Dans le futur, la plupart des villes sont devenues des cités mouvantes, se déplaçant au gré des ressources qu’elles trouvent. Celles-ci étant rares, une hiérarchie s’instaure entre les villes et des « cités prédatrices » voient le jour. Londres est de celles-ci, dirigée d’une main de fer par le maire Magnus Crome (Patrick Malahide), elle chasse toutes les petites villes minières et commerçantes dont elle peut s’accaparer les ressources. Mais sur sa nouvelle prise se trouve une jeune fille, Hester Shaw (Hera Hilmar), aux motivations mystérieuses, dont le but est d'assassiner le puissant ingénieur londonien Thaddeus Valentine (Hugo Weaving, grandiose). Avec l'aide d'un historien de la ville destitué de ses fonctions (Robert Sheehan), elle va changer le cours de l'histoire...

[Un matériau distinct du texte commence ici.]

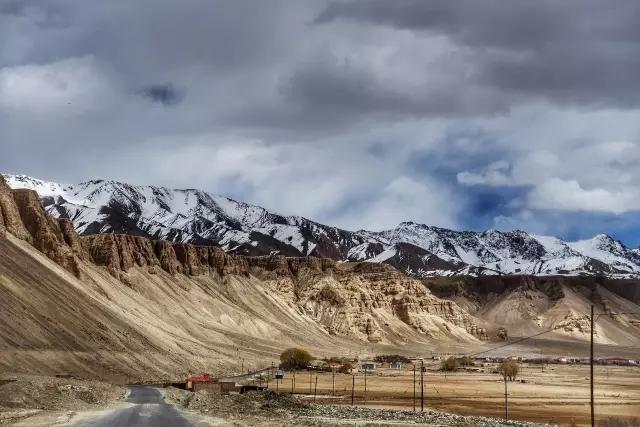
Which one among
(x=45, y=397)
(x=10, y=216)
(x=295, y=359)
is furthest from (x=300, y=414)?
(x=295, y=359)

La surprise vient toujours de là où on ne l’attend pas. C’est ce que semble nous dire Christian Rivers, avec son adaptation de Mécaniques fatales, premier tome d’une saga littéraire très dense signée Philip Reeve. Tout était là pour nous faire craindre un film sans saveur et sans personnalité, tant les bandes-annonces peinaient à faire ressortir quoi que ce soit d’intéressant d’un magma d’imagerie numérique, dont on avait toutes les raisons de croire qu’il nous ferait exploser les yeux, et au sein duquel on avait tout lieu de croire que se perdraient des acteurs inconnus tentant vainement de donner vie à des personnages inexistants. C’était s’être bien mal renseigné sur le film…
Non seulement produit, mais également écrit par Peter Jackson, le film de Christian Rivers réunit en réalité toute l’équipe habituelle de son producteur, du Seigneur des Anneaux au Hobbit en passant par King Kong. Superviseur des effets spéciaux fidèle à Peter Jackson depuis son premier film, brièvement passé par la case Disney (Le Monde de Narnia, Peter et Elliott le dragon), Christian Rivers nous a en réalité démontré depuis belle lurette qu’il est un maître dans la création d’images et dans la maîtrise d’un univers dense et très travaillé. C’est donc tout naturellement qu’il nous le prouve à nouveau, en officiant cette fois au poste de réalisateur. Et le résultat est tout bonnement hallucinant.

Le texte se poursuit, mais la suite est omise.